Рабочие одновременно обернулись.
«Прикинь, сейчас хором ответят: "Мы!", и что ты тогда будешь делать, а? Лилия Сергеевна?», – она нервически хихикнула и уставилась на молчащих ремонтников. Видимо, от большого изумления. Или что?
– Он, – ответил наконец один из них, тот, что пониже и ткнул пальцем в напарника. – Он. А что вы хотели, девушка? Мы раньше не могли приехать. Вам ещё повезло, вы же в конец смены застряли!
Лиля не слушала его оправданий, не до них, всё на второго смотрела, смотрела…
– Да. Я, – сказал он.
Нет, это, конечно, был не Петров. То есть, не её, Лилькин, Петров. Но он бы мог им стать лет через двадцать-тридцать. Или быть, как правильно-то? Лиля запуталась. Ну, потому что рабочий, признавшийся в том, что именно он бригадир Петров, выглядел старше как раз лет на двадцать, и очень при том походил на Лилькиного одноклассника. Как близкий родственник. Как будто они…
– Вы отец Максима Петрова? – спросила Лилька и в испуге прикрыла рот ладошкой. Вот что за вечер странный? Похоже, роль ей выдалась такая нынче – выглядеть взбалмошной дамочкой в глазах других. В лифте застряла, на поезд опоздала, до мужика докопалась – не остановить.
«Если бы я когда-нибудь, раньше, видела бы, я бы не приставала.

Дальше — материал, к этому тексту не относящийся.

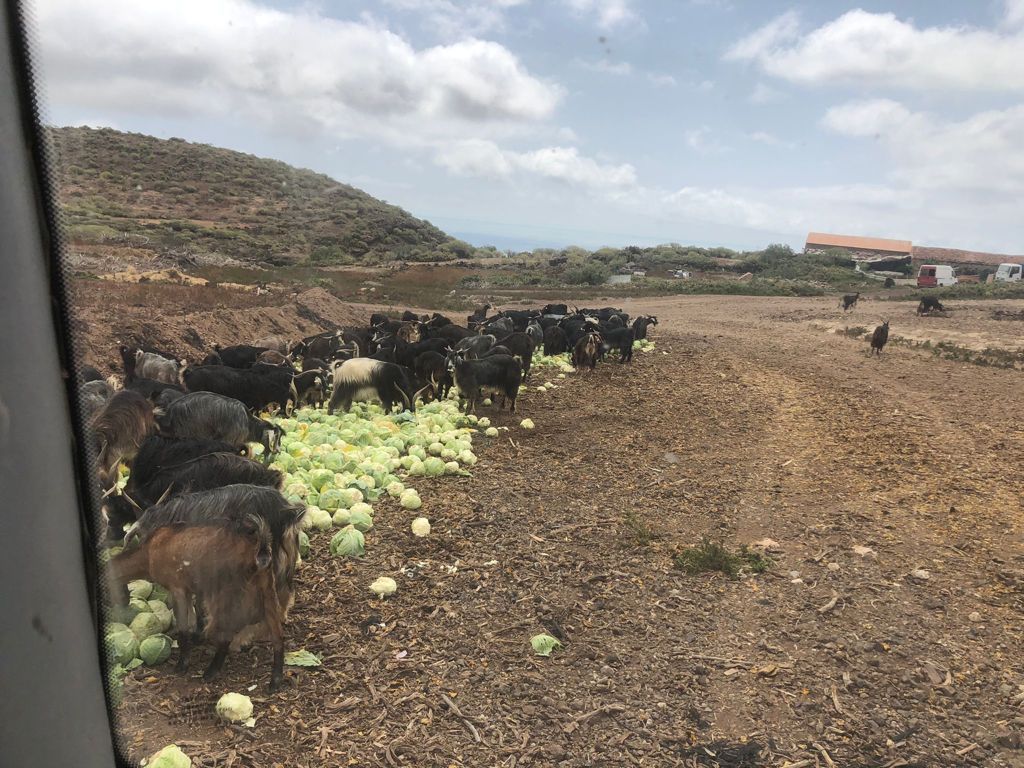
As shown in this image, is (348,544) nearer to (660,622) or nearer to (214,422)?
(660,622)

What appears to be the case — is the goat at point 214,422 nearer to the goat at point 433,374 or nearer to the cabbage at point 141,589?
the cabbage at point 141,589

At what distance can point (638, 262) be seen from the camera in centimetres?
7100

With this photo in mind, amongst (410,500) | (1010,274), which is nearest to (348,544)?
(410,500)

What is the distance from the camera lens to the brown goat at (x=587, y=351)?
1792cm

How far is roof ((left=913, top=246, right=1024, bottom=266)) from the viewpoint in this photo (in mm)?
79681

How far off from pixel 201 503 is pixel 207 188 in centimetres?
7010

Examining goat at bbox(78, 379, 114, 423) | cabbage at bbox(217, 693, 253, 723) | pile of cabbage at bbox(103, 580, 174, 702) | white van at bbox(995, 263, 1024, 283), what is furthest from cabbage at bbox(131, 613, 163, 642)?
white van at bbox(995, 263, 1024, 283)

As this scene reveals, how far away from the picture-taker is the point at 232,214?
61250 millimetres

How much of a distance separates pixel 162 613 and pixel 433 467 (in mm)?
4279

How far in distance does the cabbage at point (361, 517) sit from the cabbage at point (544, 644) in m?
2.52

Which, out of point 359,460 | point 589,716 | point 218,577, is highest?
point 218,577

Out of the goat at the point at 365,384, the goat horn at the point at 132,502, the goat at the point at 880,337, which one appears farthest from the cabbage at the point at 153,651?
the goat at the point at 880,337

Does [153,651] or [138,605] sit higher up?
[138,605]

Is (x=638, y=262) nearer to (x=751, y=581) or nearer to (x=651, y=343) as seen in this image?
(x=651, y=343)
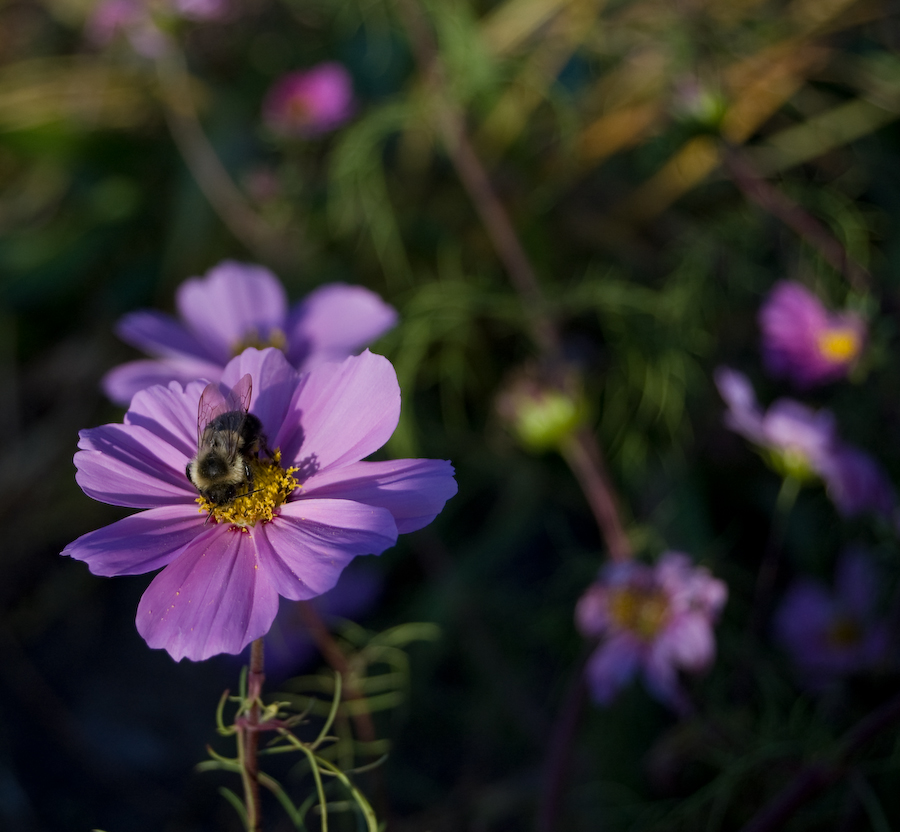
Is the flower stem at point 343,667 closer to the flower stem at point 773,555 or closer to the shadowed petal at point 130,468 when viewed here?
the shadowed petal at point 130,468

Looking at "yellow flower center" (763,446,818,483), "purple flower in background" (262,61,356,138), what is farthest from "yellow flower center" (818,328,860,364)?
"purple flower in background" (262,61,356,138)

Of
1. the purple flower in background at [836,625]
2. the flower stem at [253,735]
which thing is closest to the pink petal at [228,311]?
the flower stem at [253,735]

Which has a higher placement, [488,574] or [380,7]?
[380,7]

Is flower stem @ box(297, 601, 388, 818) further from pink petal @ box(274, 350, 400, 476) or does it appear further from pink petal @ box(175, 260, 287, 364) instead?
pink petal @ box(175, 260, 287, 364)

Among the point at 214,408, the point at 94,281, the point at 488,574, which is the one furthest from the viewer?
the point at 94,281

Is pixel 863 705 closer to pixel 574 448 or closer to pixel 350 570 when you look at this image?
pixel 574 448

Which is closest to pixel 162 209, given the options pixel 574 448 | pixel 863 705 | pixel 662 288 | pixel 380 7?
pixel 380 7

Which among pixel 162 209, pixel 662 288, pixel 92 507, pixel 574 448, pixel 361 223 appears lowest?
pixel 574 448
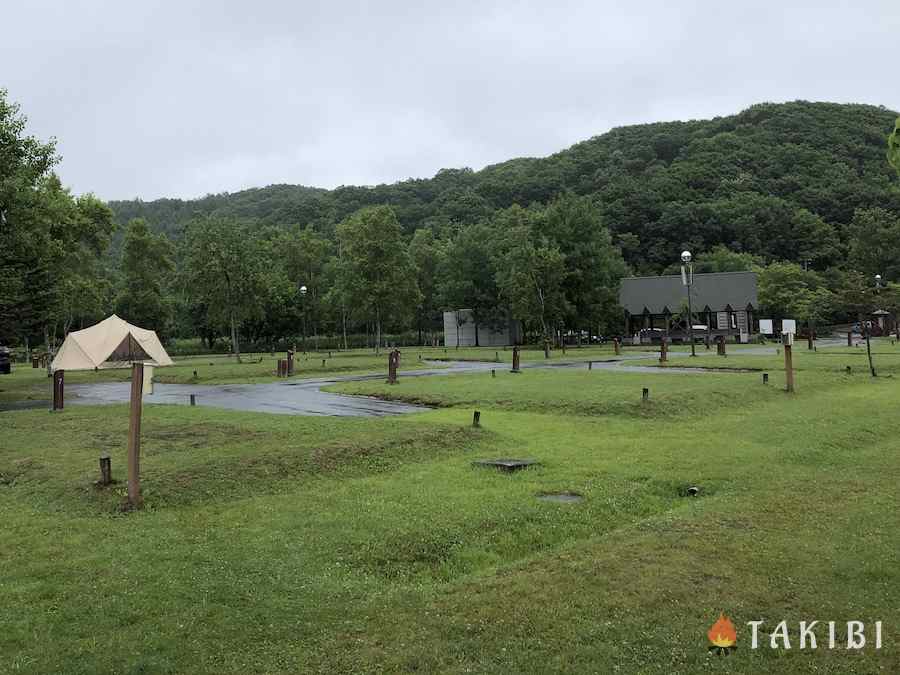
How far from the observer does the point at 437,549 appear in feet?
22.5

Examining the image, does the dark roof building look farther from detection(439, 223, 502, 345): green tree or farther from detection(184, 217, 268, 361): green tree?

Я бы сразу его узнала, и всё!», – оправдывалась самой себе Лиля. Но она не видела. Ни отца, ни матери. Родители Петрова не ходили в школу на собрания, кажется. А, может, и ходили, кто их знает, просто Лильке они на глаза не попадались. И в гости одноклассник никого не приглашал, никогда. Да Лилька бы и не пошла. Ей в школе хватало Петрова, выше крыши. Его шуточек и подколов. Не хватало ещё в домашних условиях краснеть – нет уж, спасибо. И вообще, если бы не очередная встреча одноклассников тогда, в феврале, ничего бы и не произошло. Жила бы себе Лилька, жила, о закрытых гештальтах не тужила бы. Так нет же. Напомнили. А теперь, как говорит бабушка Лиза, моча в голову стукнула. Загорелось, понимаешь ли, в одном месте. Лилька тряхнула копной волос – отгоняла мысли, как назойливых комаров. Рыжие пружинки тихо зазвенели. Рыжие-рыжие, рыжие-бесстыжие. Между прочим, по наследству достались, от бабушки – сразу внучке. И рыжесть эта яркая, вызывающая, и кудрявость достались. Она рассказывала, что ей тоже в детстве и юности ей житья не было. Дразнили, за косички дёргали, в которые маленькая Лиза пружинки свои спрятать пыталась от мальчишек и парней. Но с другой – среди них, надоедливых этих, она судьбу свою и нашла. На войне.